Il presidente della Federcalcio Carlo Tavecchio oggi è stato ascoltato in commissione Antimafia per fare il punto sui problemi del calcio italiano e in particolare sulla questione stadi. Il vertice della nostra federazione ha presentato un’idea di stadio alquanto singolare: «Abbiamo un handicap sugli stadi, il campionato viene esercitato in stadi che sono inferiori alla media europea anche sotto il sistema della sicurezza. Gli stadi non sono più posti dove andare solo a vedere il calcio, ci deve stare la farmacia, il cinema, la lap-dance, bisogna fare attività sociale». 

Poi Tavecchio ha voluto rassicurare tutti sulla trasparenza delle nuove proprietà straniere in Italia: «Nel caso dell’Inter e del Milan la Lega ha fatto l’indagine che deve fare, i punti sono stati ottemperati e i due investitori hanno avuto la patente di liceità.
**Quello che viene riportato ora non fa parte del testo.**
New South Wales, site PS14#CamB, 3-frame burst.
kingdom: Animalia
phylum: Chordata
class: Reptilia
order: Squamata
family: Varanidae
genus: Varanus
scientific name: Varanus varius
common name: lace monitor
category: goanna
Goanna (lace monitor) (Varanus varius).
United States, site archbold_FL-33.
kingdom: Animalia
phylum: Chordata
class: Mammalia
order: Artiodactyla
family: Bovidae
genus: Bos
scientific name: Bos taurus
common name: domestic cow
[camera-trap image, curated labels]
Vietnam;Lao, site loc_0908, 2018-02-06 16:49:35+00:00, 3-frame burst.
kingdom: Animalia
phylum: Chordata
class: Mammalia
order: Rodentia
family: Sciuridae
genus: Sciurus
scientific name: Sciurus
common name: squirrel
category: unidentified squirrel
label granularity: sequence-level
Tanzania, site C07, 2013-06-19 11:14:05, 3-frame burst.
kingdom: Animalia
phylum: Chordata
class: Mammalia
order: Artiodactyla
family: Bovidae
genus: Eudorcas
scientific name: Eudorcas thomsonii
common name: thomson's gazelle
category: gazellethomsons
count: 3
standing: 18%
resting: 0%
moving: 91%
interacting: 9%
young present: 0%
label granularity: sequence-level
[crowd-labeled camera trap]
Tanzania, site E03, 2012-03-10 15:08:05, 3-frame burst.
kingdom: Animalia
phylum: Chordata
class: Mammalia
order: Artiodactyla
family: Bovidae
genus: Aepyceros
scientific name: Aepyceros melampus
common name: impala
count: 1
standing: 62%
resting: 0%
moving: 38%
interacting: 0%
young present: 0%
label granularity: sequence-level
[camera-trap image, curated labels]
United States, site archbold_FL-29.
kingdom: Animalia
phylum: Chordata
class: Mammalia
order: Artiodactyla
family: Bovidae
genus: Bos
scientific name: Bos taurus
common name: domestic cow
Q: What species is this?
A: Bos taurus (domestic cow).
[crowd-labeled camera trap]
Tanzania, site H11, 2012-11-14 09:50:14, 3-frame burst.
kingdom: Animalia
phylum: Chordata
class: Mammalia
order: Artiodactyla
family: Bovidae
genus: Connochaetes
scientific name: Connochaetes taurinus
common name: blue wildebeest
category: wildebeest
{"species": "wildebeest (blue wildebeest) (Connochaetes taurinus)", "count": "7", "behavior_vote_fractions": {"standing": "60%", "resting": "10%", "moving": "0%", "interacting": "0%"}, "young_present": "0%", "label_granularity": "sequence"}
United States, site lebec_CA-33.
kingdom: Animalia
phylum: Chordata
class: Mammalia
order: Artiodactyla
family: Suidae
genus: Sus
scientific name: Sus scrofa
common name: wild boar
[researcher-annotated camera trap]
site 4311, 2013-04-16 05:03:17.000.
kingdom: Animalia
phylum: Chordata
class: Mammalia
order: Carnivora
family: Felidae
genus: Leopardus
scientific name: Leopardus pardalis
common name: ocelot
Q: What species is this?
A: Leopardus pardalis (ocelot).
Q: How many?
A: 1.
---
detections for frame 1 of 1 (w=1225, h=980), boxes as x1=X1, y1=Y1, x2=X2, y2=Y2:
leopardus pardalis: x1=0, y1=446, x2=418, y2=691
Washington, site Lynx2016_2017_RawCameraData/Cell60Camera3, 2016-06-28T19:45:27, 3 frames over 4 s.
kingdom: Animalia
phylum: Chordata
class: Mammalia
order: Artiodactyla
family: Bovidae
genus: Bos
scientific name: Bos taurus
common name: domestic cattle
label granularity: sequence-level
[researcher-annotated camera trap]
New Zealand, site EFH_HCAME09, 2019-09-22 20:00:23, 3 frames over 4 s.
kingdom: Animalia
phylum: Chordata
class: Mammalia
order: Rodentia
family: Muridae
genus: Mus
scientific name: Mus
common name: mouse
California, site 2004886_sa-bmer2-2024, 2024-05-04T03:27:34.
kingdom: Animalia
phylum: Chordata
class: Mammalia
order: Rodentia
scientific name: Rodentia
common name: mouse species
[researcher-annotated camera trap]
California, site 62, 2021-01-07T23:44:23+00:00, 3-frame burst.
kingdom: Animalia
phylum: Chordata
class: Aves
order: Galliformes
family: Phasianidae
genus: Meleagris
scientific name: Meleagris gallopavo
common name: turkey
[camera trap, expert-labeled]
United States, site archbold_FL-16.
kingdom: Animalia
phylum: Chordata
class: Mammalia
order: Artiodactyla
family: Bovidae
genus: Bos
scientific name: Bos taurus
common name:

I fondi sono arrivati attraverso banche cinesi esistenti, i bonifici sono arrivati da lì e il controllo qui è finito. Noi non siamo la finanza, non abbiamo le loro prerogative». 

Sullo strapotere dei procuratori nel calcio moderno: «Al presidente della Uefa, Aleksander Ceferin, abbiamo chiesto un’iniziativa per un provvedimento generale europeo. Quantomeno in Europa dovrebbe esserci una normativa sui procuratori univoca e specifica per tutti i Paesi».